# YOUR INSTRUCTIONS
Identify each line in the material that contains the string "pixel", treating uppercase and lowercase as different, and copy every such line.

# ITEMS
┌──
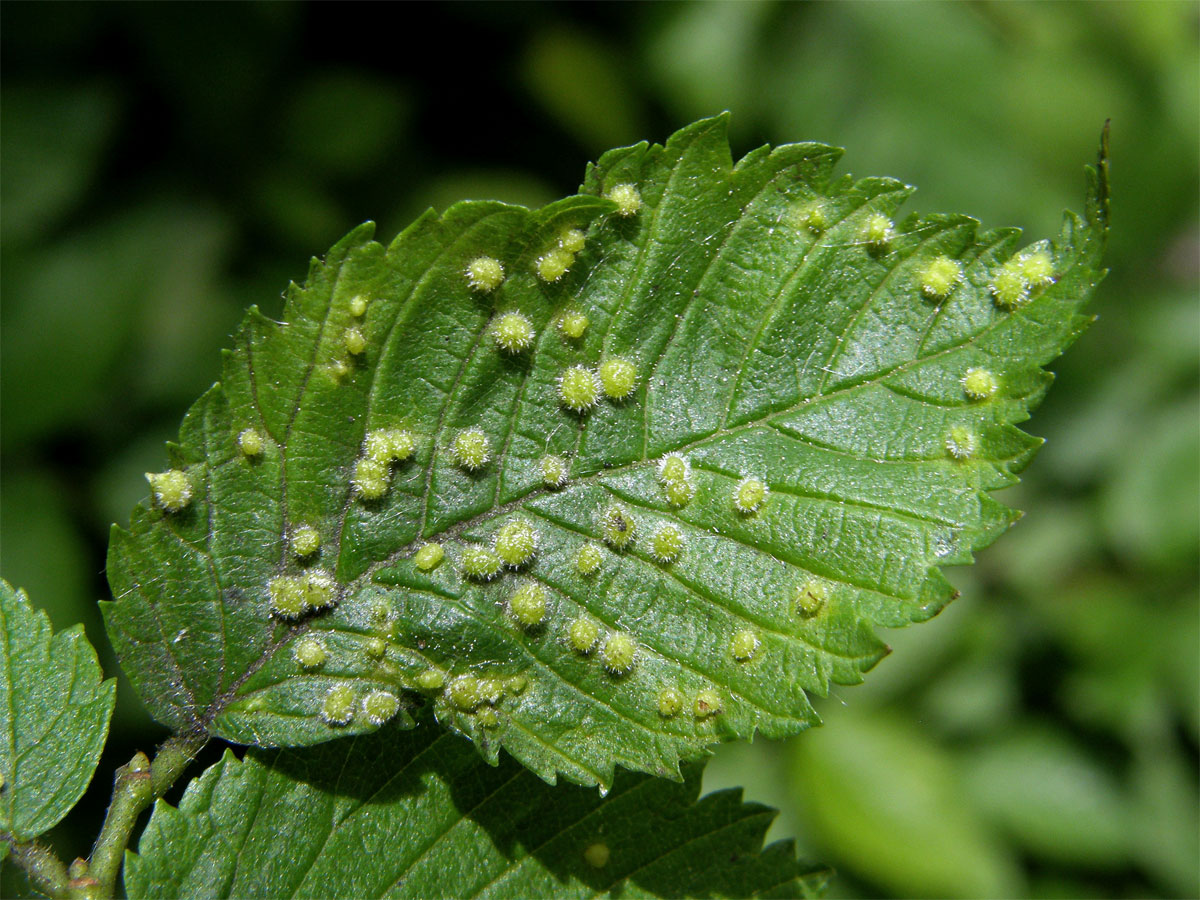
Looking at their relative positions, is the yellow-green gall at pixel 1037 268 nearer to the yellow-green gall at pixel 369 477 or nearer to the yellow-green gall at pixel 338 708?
└──
┌──
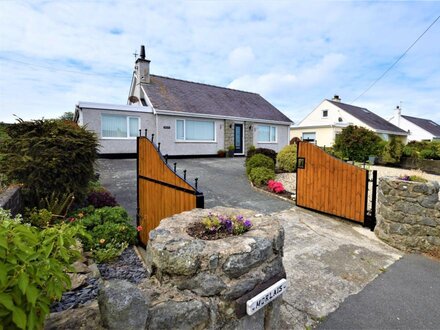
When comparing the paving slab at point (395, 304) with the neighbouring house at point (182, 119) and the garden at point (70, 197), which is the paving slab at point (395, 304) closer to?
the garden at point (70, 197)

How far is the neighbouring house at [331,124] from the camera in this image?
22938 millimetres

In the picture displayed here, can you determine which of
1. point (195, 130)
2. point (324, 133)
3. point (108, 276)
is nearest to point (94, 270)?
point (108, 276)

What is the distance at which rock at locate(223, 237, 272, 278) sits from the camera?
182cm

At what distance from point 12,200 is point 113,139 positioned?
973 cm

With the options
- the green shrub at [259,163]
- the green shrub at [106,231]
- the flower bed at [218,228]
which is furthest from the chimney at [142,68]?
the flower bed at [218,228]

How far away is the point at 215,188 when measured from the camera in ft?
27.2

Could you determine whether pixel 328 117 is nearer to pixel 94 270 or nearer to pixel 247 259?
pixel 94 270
└──
┌──
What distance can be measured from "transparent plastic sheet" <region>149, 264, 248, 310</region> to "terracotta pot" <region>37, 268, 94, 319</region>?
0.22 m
└──
# COMPLETE RESPONSE
Looking at their relative positions, is the yellow-green gall at pixel 1037 268 nearer to the yellow-green gall at pixel 369 477 or nearer to the yellow-green gall at pixel 338 708?
Could you determine whether pixel 328 117 is nearer to pixel 94 270 or nearer to pixel 247 259?
pixel 94 270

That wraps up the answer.